Just one problem: That's not the wording decided on by the Tampa City Council.
The signs currently on the roadway say Seventh Avenue and La Sétima. The council agreed last week to create street signs sporting all three names: Seventh Avenue, La Sétima and La Séptima.
The new signs, which can be found at the city's transportation department, don't say La Sétima and are missing the accent in Séptima.
The city created the misspelled signs at its in-house sign shop, which creates all the standard street signs within the citym, according to city spokeswoman Ali Glisson.
It was an honest mistake made by city staff trying to be proactive, and the signs will be corrected and used, city officials said.

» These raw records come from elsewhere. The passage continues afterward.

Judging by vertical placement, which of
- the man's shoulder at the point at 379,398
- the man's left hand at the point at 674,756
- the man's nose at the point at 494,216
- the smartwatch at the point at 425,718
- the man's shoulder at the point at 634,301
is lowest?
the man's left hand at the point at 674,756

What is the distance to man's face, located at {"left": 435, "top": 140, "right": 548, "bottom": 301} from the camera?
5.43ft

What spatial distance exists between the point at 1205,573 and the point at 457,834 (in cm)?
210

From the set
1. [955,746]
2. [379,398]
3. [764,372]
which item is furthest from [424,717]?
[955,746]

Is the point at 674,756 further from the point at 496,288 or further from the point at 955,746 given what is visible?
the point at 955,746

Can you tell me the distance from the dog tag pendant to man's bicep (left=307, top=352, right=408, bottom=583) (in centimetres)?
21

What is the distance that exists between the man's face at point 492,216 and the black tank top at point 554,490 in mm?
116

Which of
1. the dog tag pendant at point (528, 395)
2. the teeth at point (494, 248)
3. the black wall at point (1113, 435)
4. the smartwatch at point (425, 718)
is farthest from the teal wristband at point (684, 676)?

"Again, this was done at our in-house sign shop so the correction is more easily remedied at minimal cost to taxpayers," Glisson said in an email to The Tampa Tribune.
The incorrect signs follow weeks of debate and confusion about what names to put on the street signs.
Councilwoman Lisa Montelione, who voted last week not to change the signs from their current form because of concerns over cost, was displeased by the error. But, she said, "Mistakes in an organization as big as the city of Tampa and any corporation happen.''
The discussion about what to do with street signs began when a contingent of Ybor residents argued that a nod to the historic neighborhood's Spanish roots, "La Sétima," on Seventh Avenue signs is a misspelling. The mistake, they said, would invite ridicule from thousands of Spanish speakers coming here for the Republican National Convention in August.
They lobbied city leaders to change the signs to what they say is the correct translation of Seventh: "Séptima."
In May the city's Community Redevelopment Agency, which is comprised of council members, recommended the signs be changed to Séptima.
But council members voted against their own recommendation and voted for the option of using all three names.
When the council discussed the item in June, there was resistance from many residents who argued the existing signs reflect neighborhood history and should remain. They said Sétima and Séptima are both correct spellings.
Councilwoman Yvonne Capin floated the idea of including Seventh, Sétima and Séptima on the signs.